▶ Passage to read:
++++
These findings demonstrate the feasibility of applying lightweight UAV with dual image-frame snapshot cameras for rice biomass estimation, and its potential for high throughput analysis of plant growth-related traits in precision agriculture as well as the advanced breeding program.
- Unmanned aerial vehicle (UAV)
- Image-frame snapshot multispectral camera
- Data fusion
- Aboveground biomass
- Crop surface model
- Random forest regression
Rice (Oryza sativa) is one of the most important grain crops worldwide, and it serves as a food staple for more than half of the world’s population . Crop biomass defined as the averaged dry weight per unit area is an important agronomic trait linked to plant genetics, growth rate, and productivity. It is also a key ecological indicator of light use efficiency and carbon stocks in agro-ecosystems . Moreover, biomass can be applied to quantify the grain yield with the harvest index . It is also frequently used to assess crop health status and nutrient supply to support agricultural management practices . Hence, it is necessary to explore advanced and efficient technologies for dynamically monitoring crop biomass during the entire growth stages.
++++
Collected data entries
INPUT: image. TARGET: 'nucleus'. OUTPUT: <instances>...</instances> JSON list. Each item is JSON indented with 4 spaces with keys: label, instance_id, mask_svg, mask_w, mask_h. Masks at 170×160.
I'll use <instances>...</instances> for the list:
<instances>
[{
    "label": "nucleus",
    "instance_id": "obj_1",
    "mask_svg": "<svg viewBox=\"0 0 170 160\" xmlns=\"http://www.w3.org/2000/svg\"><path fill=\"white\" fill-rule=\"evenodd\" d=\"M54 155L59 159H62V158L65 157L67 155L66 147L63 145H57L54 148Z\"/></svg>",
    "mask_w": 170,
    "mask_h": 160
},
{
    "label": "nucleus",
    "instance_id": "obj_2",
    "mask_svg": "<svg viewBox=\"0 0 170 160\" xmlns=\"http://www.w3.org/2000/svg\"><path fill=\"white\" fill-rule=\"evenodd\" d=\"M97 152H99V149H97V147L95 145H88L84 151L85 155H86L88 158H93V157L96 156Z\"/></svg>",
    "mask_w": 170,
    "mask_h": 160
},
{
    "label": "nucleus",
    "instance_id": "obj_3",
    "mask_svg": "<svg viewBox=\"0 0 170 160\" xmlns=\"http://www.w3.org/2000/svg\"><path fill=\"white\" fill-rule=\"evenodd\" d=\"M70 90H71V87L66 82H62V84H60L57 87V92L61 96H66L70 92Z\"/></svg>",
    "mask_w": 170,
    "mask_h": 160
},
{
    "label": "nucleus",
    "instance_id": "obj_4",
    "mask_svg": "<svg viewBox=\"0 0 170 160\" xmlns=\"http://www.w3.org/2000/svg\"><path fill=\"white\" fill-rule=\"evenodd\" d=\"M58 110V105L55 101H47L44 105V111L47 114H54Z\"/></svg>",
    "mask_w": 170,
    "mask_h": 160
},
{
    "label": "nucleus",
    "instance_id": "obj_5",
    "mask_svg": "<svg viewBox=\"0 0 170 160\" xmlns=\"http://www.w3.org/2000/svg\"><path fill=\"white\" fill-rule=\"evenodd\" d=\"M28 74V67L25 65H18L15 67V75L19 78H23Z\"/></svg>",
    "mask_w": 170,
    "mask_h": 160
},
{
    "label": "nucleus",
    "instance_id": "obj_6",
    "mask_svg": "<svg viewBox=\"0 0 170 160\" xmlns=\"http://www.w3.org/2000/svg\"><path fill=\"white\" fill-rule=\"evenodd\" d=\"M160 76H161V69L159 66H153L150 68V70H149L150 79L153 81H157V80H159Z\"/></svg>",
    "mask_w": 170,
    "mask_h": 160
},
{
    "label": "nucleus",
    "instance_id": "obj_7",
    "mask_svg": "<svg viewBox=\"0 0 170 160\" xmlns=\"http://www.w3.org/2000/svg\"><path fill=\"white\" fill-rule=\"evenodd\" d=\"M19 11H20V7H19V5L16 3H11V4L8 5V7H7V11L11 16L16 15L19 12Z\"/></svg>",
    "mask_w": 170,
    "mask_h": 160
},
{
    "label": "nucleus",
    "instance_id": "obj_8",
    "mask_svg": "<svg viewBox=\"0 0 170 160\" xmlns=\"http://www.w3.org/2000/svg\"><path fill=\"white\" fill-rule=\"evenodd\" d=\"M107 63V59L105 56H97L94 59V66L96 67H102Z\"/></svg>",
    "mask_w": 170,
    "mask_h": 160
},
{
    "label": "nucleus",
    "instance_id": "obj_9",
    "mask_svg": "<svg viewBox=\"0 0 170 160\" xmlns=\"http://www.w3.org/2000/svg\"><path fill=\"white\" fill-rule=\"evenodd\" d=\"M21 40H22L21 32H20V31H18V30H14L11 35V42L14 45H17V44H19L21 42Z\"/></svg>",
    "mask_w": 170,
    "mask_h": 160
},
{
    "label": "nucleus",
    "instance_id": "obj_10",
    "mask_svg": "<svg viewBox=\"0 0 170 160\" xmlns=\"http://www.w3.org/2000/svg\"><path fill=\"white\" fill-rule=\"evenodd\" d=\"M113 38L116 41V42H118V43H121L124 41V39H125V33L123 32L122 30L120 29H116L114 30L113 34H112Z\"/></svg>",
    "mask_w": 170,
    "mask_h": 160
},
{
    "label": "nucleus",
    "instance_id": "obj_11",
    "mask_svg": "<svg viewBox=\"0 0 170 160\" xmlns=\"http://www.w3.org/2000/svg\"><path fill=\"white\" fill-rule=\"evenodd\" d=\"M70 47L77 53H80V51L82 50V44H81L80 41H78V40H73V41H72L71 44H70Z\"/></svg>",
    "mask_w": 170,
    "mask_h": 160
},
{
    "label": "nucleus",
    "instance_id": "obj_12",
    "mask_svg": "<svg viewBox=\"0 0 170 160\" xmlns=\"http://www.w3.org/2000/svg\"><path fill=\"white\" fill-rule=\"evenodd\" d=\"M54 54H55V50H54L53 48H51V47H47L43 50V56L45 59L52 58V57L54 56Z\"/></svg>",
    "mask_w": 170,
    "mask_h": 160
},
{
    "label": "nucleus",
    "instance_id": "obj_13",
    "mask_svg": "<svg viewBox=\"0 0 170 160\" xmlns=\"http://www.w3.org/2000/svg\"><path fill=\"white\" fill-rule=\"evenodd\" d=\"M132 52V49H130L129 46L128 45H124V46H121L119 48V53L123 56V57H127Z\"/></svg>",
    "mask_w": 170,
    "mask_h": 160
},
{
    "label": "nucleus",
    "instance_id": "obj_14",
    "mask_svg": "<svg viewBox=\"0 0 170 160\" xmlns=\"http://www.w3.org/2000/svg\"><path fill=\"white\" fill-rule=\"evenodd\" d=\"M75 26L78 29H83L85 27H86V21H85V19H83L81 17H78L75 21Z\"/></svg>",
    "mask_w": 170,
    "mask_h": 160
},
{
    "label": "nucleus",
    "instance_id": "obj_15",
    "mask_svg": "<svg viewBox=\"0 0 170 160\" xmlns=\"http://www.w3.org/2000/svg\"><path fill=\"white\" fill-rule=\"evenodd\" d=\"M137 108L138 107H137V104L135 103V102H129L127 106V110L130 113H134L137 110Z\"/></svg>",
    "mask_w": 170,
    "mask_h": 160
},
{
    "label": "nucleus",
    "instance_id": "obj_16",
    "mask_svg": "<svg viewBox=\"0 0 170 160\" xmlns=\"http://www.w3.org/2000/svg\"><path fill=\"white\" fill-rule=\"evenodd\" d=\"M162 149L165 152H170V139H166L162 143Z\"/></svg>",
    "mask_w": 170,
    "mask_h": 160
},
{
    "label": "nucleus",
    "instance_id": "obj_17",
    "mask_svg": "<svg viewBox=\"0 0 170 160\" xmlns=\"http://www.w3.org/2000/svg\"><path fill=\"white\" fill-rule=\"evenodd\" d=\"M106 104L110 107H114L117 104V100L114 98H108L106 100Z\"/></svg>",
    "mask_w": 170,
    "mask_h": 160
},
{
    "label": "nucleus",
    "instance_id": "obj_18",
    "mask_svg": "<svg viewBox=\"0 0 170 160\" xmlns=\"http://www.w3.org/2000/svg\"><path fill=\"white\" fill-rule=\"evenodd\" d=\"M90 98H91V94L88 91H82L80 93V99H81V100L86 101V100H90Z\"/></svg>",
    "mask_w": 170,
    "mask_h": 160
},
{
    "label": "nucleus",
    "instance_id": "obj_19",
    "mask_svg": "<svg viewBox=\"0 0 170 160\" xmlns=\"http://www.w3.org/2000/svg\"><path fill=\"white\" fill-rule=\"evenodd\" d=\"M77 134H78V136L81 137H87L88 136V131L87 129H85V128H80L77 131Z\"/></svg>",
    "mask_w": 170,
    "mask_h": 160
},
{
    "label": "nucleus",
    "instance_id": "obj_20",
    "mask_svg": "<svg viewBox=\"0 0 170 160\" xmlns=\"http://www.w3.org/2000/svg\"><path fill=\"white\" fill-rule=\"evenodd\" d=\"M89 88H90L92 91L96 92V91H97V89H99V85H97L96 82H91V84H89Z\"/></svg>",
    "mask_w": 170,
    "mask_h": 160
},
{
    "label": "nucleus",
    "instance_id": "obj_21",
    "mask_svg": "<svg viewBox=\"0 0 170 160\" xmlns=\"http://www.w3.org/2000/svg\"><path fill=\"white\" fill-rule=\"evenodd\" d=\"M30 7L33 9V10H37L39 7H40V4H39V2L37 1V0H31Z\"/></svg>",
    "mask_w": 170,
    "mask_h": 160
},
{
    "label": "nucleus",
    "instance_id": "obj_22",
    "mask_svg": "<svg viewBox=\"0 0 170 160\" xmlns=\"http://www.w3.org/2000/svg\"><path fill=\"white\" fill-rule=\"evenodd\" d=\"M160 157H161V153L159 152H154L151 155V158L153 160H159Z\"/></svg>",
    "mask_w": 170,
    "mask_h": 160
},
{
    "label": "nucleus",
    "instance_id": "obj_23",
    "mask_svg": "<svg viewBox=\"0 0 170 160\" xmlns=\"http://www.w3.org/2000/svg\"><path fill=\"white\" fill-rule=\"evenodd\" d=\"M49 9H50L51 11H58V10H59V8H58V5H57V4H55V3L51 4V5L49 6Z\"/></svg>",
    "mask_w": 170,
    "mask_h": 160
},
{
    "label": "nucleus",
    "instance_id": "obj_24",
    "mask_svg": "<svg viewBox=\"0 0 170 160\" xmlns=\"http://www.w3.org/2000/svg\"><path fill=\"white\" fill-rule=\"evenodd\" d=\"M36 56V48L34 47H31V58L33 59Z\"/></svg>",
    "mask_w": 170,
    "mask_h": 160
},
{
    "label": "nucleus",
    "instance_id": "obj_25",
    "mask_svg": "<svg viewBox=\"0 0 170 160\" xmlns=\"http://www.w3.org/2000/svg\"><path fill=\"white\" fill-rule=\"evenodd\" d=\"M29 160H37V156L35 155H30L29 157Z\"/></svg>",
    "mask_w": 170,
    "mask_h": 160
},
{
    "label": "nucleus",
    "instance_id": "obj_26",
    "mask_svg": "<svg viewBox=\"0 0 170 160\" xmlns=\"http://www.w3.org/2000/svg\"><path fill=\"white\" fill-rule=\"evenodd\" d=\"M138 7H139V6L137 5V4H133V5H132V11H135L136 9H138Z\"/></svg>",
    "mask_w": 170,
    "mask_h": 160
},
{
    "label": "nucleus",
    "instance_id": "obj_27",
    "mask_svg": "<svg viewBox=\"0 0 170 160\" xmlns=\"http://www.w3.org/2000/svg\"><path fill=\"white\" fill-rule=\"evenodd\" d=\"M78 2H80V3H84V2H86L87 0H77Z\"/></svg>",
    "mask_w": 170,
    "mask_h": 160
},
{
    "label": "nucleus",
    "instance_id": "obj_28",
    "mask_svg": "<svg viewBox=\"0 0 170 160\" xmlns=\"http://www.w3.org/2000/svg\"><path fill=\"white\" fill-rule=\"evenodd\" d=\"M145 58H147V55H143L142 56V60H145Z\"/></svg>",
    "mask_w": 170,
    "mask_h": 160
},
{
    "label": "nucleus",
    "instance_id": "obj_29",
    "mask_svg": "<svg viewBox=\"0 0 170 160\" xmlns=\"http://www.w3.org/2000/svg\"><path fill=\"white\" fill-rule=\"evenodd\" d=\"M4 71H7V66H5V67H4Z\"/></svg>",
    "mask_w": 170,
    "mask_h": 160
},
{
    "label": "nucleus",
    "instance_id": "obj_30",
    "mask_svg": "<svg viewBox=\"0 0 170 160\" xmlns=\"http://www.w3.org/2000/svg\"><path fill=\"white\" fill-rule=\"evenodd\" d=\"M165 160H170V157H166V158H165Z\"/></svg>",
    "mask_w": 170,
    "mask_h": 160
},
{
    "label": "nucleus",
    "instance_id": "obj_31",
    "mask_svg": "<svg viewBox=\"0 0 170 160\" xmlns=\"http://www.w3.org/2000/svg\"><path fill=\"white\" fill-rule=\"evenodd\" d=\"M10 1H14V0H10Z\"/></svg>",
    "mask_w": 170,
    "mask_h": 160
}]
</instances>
++++
▶ Work to complete: Retype the part of the passage on rice biomass from "These findings demonstrate" up to and including "advanced breeding program.". The items have no connection to the passage on rice biomass.

▶ Expected output:
These findings demonstrate the feasibility of applying lightweight UAV with dual image-frame snapshot cameras for rice biomass estimation, and its potential for high throughput analysis of plant growth-related traits in precision agriculture as well as the advanced breeding program.